Textauszug =>
^^^^^^^^^^^^^^^^
Zeitkapseln
Ulrich von Bülow: Papierarbeiter. Autoren und ihre Archive. Göttingen: Wallstein 2018. 351 S. ISBN: 978-3-8353-3361-1. Preis [A]: 30,80 €
Zeitkapsel. Ein Moment, der in die Zeit geschickt wird, von der Gegenwart in die Zukunft. Die Vorstellung einer Blechbüchse, die den Schatz eines Augenblicks trägt, vergraben in einem hastig gebuddelten Loch im Garten, wo sie Generationen überdauert und bestenfalls eines Tages zum Vorschein kommen wird. Der Inhalt idealerweise konserviert, womöglich aber vergilbt, durchnässt, zerfallen oder noch schlimmer: ohne emotionalen Wert ausgestattet. So beherbergt die ‚Zeitkapsel‘ nicht nur Gegenstände, sondern auch Wünsche, Hoffnungen und Neugier.
Zeitkapsel, so lautet auch der Titel einer Veranstaltungsreihe des Deutschen Literaturarchivs Marbach, die 2005 mit dem Leipziger Karton von Hans-Georg Gadamer begründet wurde und jenem neugierigen Publikum begegnen soll, das für die „Aura des Authentischen empfänglich“ (S. 7) sei. So beschreibt Ulrich von Bülow in seinem Band Papierarbeiter. Autoren und ihre Archive die Begeisterung, dem Auspacken von Archivalien berühmter Schriftsteller und Gelehrter beizuwohnen und führt zugleich direkt hinein in diesen auf gut 350 Seiten gebannten und mit reichlich Bildmaterial ausstaffierten Rundgang durch die Bestandswelten des Deutschen Literaturarchivs Marbach.
Und für jeden dieser Bestände wählt von Bülow einen spezifischen Kontext, ein Narrativ sogleich. „[E]xemplarische[] Interpretationen“ (S. 7), die in einigen Fällen selbst als Zeitkapseln gewirkt haben und auf der Überzeugung beruhen, „dass literarische und philosophische Werke nicht nur das Ergebnis von Genie und Zufall, sondern vor allem von geistiger Arbeit sind, die sich in bestimmten Grenzen nachvollziehen lässt“ (S. 7). Die „Fallstudien“, wie sie ihr Autor nennt, stellen also jene titelgebenden „Papierarbeiter“ ins Zentrum, die im 20. Jahrhundert geschrieben haben und das Papier als wichtigen Bestandteil ihrer Arbeit verstanden bzw. verstehen, es gewissermaßen zum Denken benötig(t)en. Diese Denkprozesse nachzuzeichnen, Spuren zu verfolgen und nachvollziehbar zu machen ist die Leistung dieses Bands.
^^^^^^^^^^^^^^^^
Aufgabe a => Stimmen die folgenden Aussagen mit dem Auszug überein? Beantworten Sie jede mit Ja oder Nein und zitieren Sie die entscheidenden Worte aus dem Auszug wörtlich. (i) Die Veranstaltungsreihe „Zeitkapsel“ wurde im Jahr 2005 begründet. (ii) Der besprochene Band umfasst rund 500 Seiten. (iii) Im Zentrum der Fallstudien stehen Autoren, die im 19. Jahrhundert geschrieben haben.
^^^^^^^^^^^^^^^^
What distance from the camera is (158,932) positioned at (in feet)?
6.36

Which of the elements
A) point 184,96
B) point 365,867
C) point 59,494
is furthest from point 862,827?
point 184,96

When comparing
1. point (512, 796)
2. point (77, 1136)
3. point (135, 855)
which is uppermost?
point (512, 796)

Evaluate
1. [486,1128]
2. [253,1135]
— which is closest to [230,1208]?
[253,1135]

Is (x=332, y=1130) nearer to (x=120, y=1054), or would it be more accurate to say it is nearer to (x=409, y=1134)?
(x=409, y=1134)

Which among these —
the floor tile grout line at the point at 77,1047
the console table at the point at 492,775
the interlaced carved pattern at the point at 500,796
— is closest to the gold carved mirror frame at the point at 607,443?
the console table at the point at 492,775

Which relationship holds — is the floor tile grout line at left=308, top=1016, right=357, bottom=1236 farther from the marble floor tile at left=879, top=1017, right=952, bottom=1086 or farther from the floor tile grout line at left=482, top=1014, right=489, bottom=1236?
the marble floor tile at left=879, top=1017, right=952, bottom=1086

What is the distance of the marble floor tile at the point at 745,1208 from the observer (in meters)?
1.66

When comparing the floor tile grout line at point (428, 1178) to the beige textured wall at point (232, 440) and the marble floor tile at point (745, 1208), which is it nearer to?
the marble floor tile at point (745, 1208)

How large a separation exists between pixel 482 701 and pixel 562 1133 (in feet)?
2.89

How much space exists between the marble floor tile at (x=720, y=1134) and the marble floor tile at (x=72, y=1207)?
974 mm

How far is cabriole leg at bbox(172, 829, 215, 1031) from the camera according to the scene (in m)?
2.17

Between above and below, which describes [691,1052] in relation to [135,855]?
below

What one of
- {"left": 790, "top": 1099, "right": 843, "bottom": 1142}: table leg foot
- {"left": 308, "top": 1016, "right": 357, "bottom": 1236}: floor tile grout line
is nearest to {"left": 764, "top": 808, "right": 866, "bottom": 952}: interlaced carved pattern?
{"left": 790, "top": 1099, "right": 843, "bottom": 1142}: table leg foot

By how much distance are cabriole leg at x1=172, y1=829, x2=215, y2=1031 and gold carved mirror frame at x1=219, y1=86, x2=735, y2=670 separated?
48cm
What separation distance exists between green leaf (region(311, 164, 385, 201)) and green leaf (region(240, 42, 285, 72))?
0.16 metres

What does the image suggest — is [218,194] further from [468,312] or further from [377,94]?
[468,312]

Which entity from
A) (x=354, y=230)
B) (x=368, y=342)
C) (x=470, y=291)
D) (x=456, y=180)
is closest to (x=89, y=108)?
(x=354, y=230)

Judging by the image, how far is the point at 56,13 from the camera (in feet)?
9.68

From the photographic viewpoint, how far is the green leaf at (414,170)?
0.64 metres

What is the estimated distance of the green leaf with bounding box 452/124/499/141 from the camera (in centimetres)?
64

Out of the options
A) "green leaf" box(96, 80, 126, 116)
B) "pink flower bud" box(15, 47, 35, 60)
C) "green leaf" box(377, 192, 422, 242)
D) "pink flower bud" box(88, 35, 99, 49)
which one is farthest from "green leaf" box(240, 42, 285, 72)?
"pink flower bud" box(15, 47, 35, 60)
^^^^^^^^^^^^^^^^
Aufgabe b => Schreiben Sie die Zeilen der Datensätze unverändert ab. Beginnen Sie mit der Zeile, die „Judging by the“ enthält, und enden Sie mit der letzten Zeile der Datensätze. Beide Grenzzeilen gehören dazu.

Lösung a =>
(i) Ja: „die 2005 mit dem Leipziger Karton von Hans-Georg Gadamer begründet wurde“
(ii) Nein: „auf gut 350 Seiten“
(iii) Nein: „die im 20. Jahrhundert geschrieben haben“

Lösung b =>
Judging by the image, how far is the point at 56,13 from the camera (in feet)?
9.68

From the photographic viewpoint, how far is the green leaf at (414,170)?
0.64 metres

What is the estimated distance of the green leaf with bounding box 452/124/499/141 from the camera (in centimetres)?
64

Out of the options
A) "green leaf" box(96, 80, 126, 116)
B) "pink flower bud" box(15, 47, 35, 60)
C) "green leaf" box(377, 192, 422, 242)
D) "pink flower bud" box(88, 35, 99, 49)
which one is farthest from "green leaf" box(240, 42, 285, 72)?
"pink flower bud" box(15, 47, 35, 60)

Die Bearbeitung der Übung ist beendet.